While these rentals offer flexibility and additional income for property owners, and increased income to the locality of the property, they have raised concerns about housing availability, community disruption, and regulatory oversight.

Mr Hunt’s budget proposed the elimination of tax relief that currently sees homeowners favour income generated from holiday bookings than long term rentals. With changes seeking to create a more balanced playing field for both traditional long-term rental providers and short-term let operators while addressing community concerns about the impact of transient visitors on neighbourhoods.”

Multiple Dwellings Relief

William Thornton, Head of Residential Agency on the abolishment of Multiple Dwellings Relief:

“The multiple dwellings relief (MDR) scheme, a stamp duty relief for people who purchase more than one dwelling in a single transaction, was intended to support investment in the private rental sector. Mr Hunt suggested in his budget that this scheme hasn’t been used in the purpose for which it was designed, with the system being abused to profit from the use of multiple dwellings on a short term let basis rather than investing in long term rentals.

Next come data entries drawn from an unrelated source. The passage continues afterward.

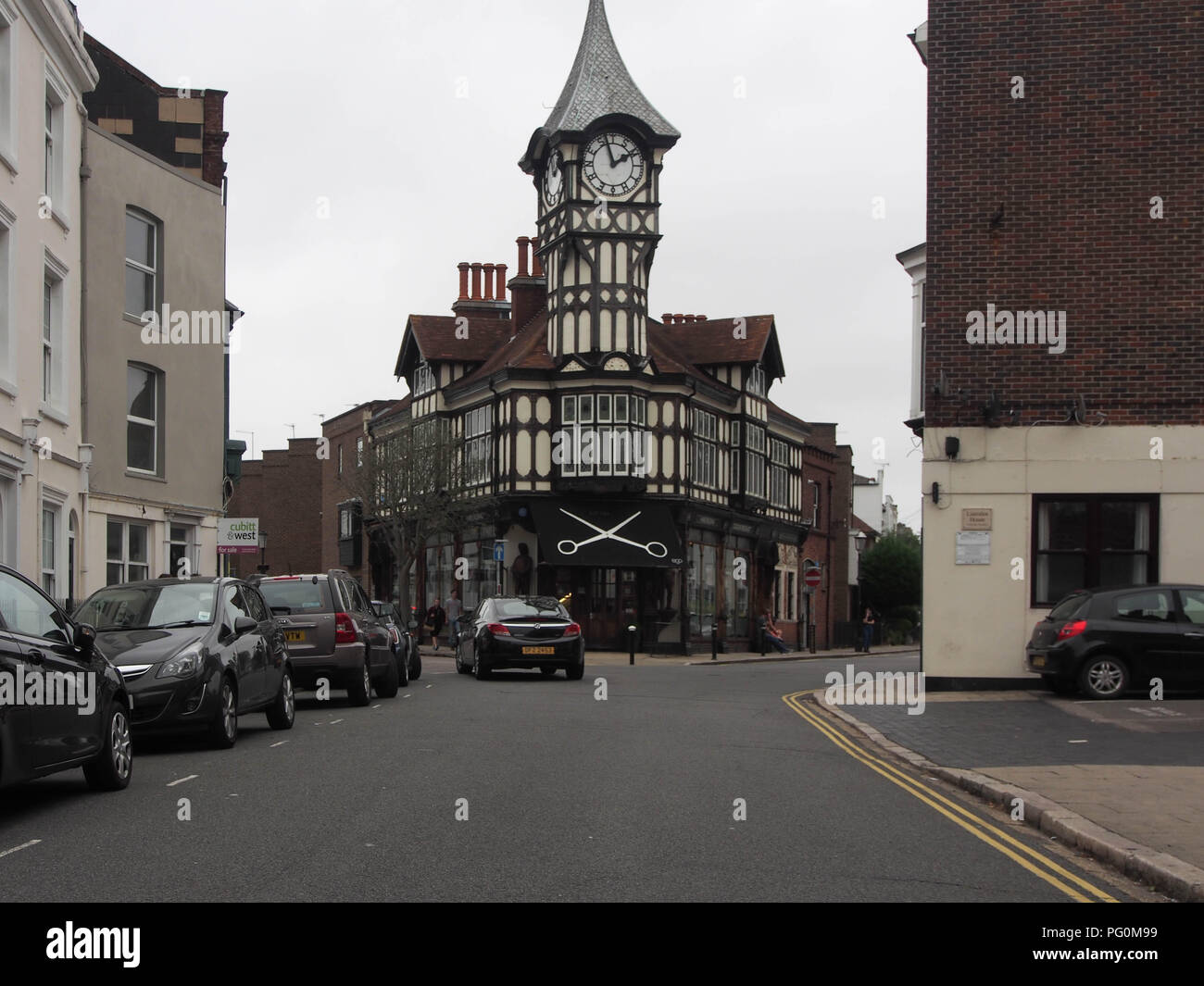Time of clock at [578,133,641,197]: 1:57
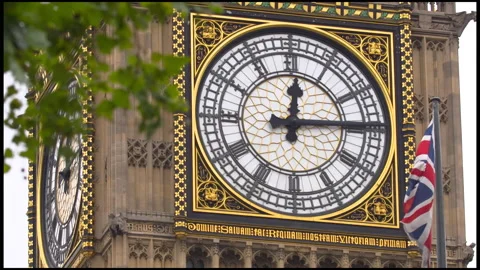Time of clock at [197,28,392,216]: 12:14
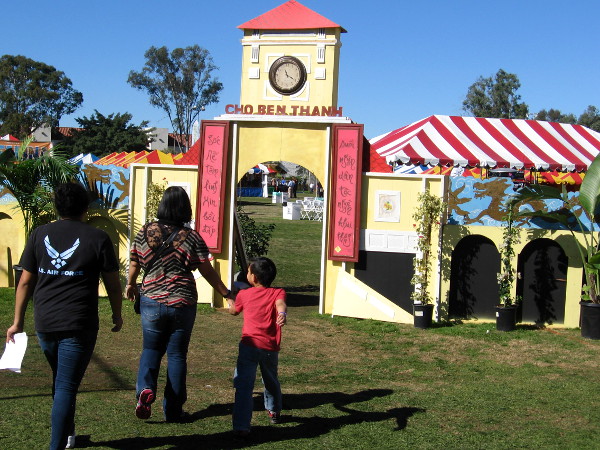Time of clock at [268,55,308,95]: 11:20
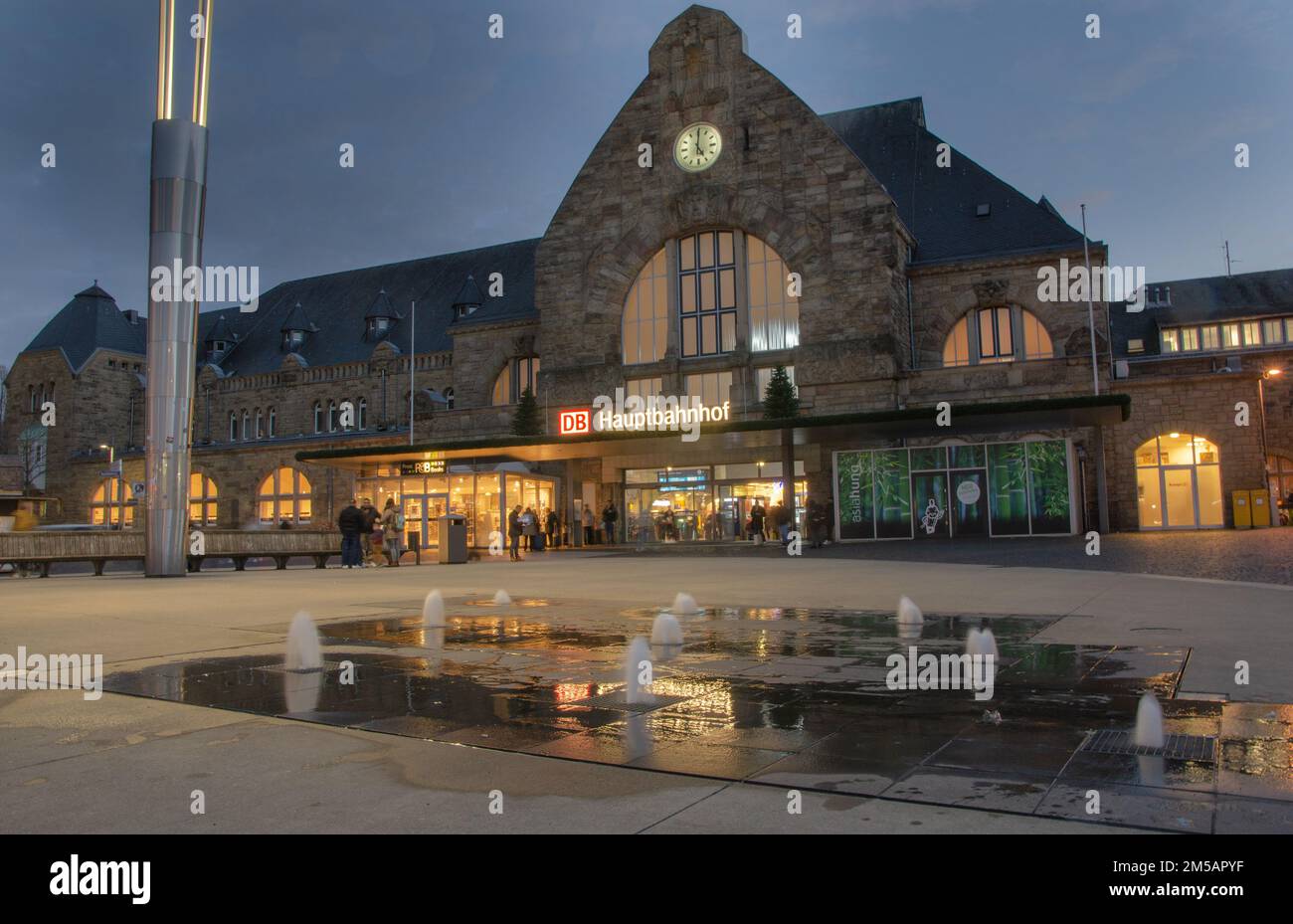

The Office of National Statistics reported back in 2023 that around 70,000 second addresses were used as holiday homes in England and Wales, with more than 3,500 of these located in Northumberland. The popularity of second homes, particularly in tourist destinations and scenic rural areas like the North East coast and the Tyne Valley, has undoubtedly contributed to housing affordability challenges for some areas of the UK but the news of the proposed abolishment of MDR on 1st June 2024 was not greatly received by those investors looking at purchasing multiple properties, be it for long or short-term rental properties.

Better news was in the offing for those with existing property portfolios, with a decrease in capital gains tax rates. The Chancellor will implement a reduction in the higher rate of capital gains tax, lowering it from 28% to 24%, with the aim of stimulating increased property transactions.”

In conclusion, property investors should not be disheartened too much by the Chancellors budget. Investment involves prioritizing the market’s long-term fundamentals and making decisions grounded in thorough analysis. Potential income and capital growth from property has historically outperformed other forms of investment and continues to do so. It’s crucial for property investors to maintain a broader perspective.